L'église: une ancienne chapelle d'été

     L'église de Saint-Joseph-de-la-Rive, située sur un terrain cédé par Albert Boudreault, fut originellement conçue comme une chapelle d'été. Les autorités ecclésiastiques avaient permis sa construction à la condition expresse qu'elle ne serve qu'aux "étrangers" et à leurs serviteurs séjournant l'été au Bas-des-Éboulements. Les résidants permanents devaient plutôt fréquenter l'église des Éboulements. Cette obligation dura jusqu'en 1931, année marquée par la création de la municipalité et l'arrivée du premier curé, l'abbé J.-Antonio Gagnon. En 1964, l'aménagement intérieur de l'église est refait selon un thème qui rappelle la tradition maritime.
(Le curé vous parle...)

Église
Pavillon
 

Le kiosque de l'église

     Situé tout près de l'église, le kiosque en prolonge en quelque sorte le parvis jusqu'à la berge. Aussi a-t-il été, de tout temps, un lieu fort animé. En plus de représenter en lui-même un élément patrimonial d'intérêt, le kiosque constitue un point d'observation de l'île aux Coudres et du chenal. La route des navires empruntant le bras du nord de l'île, un passage relativement étroit, Saint-Joseph-de-la-Rive devient un lieu privilégié pour observer les bateaux qui paraissent alors passer très près de la rive.

L'ancien poste de pompiers

     Connu sous le nom de " bâtisse à feux" ce petit édifice d'un seul niveau revêtu de bardeaux de bois se caractérise par sa tour destinée à l'égouttement des boyaux d'incendie. L'édifice, qui sert aujourd'hui de lieu d'entreposage, s'intègre très bien au paysage architectural.

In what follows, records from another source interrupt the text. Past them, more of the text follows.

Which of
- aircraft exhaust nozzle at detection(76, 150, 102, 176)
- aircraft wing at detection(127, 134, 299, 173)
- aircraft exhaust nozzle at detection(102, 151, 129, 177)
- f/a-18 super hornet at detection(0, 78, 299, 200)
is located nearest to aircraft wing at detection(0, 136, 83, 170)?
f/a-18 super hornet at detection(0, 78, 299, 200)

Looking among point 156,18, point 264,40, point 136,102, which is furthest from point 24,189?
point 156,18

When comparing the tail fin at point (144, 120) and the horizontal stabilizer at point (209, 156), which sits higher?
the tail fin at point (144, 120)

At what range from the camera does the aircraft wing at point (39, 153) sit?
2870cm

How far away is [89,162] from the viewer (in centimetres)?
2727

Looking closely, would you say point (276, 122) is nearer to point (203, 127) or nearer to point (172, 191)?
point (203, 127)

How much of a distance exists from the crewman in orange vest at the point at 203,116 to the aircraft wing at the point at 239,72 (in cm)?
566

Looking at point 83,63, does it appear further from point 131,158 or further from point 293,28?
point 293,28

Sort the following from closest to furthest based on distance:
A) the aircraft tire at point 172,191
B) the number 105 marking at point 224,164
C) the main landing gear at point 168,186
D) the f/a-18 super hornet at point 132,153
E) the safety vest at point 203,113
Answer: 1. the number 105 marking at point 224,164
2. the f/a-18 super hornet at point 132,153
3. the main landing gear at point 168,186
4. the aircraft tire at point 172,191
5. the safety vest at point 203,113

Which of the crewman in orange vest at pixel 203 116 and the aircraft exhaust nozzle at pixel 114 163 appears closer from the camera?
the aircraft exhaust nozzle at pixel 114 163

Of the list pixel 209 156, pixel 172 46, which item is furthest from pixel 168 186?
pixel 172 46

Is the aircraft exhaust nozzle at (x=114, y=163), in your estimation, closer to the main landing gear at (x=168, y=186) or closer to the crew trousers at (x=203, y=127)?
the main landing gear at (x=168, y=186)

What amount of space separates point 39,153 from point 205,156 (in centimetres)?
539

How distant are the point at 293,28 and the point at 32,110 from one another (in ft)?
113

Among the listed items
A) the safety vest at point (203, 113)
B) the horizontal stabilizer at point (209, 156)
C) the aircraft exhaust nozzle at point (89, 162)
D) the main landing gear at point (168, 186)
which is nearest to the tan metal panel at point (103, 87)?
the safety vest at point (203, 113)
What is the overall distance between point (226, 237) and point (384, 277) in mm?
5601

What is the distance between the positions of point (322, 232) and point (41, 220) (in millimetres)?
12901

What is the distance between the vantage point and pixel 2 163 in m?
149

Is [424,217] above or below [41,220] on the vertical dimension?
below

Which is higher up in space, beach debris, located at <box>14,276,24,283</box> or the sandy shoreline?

La centrale hydro-électrique

     À proximité de l'ancien poste de pompiers, le petit édifice recouvert de papier brique rouge et coiffé d'un toit bleu renferme une ancienne génératrice. Fondée en 1928 par Monsieur J.-Abel Desgagnés, la Corporation électrique de Charlevoix aménage, au mois de juin de cette année-là, un barrage à 600 mètres de la route principale, sur la rivière des Boudreault. La génératrice entre en opération en décembre 1929, ce qui permet à la compagnie de fournir l'éclairage à Saint-Joseph-de-la-Rive et à la paroisse des Éboulements jusqu'à Cap-aux-Oies. En 1965, la turbine cesse de fonctionner à la suite de l'ensablement de la prise d'eau.

 

L'ancien bureau de poste et
la centrale téléphonique

     Cette maison logeait le bureau de poste et la centrale téléphonique. De 1900 à 1964, le bureau de poste sera tenu de mère en fille par madame Marie-Jeanne Tremblay dite «Marie-Ben» , madame Marie-Louise Bergeron-Audet et madame Rollande Audet. Quant à la centrale téléphonique, propriété de la Compagnie de téléphone de Charlevoix et Saguenay, elle commence ses activités au début du siècle, et ferme ses portes vers 1952.

Papeterie
La Papeterie Saint-Gilles

     Fondée en 1965 par monseigneur Félix-Antoine Savard, le poète et auteur du roman "Menaud maître-draveur ", et son mécène et ami Monsieur Mark Donohue, la Papeterie Saint-Gilles est une fabrique artisanale de papier chiné "grand luxe" fait à la main, feuille par feuille, selon une technique traditionnelle datant du XVIIe siècle. Les papiers fins Saint-Gilles, souvent incrustés de fleurs et de feuilles de Charlevoix, sont fabriqués entièrement à partir de fibres de coton. Le visiteur peut suivre les principales étapes de fabrication, toutes illustrées par des dessins.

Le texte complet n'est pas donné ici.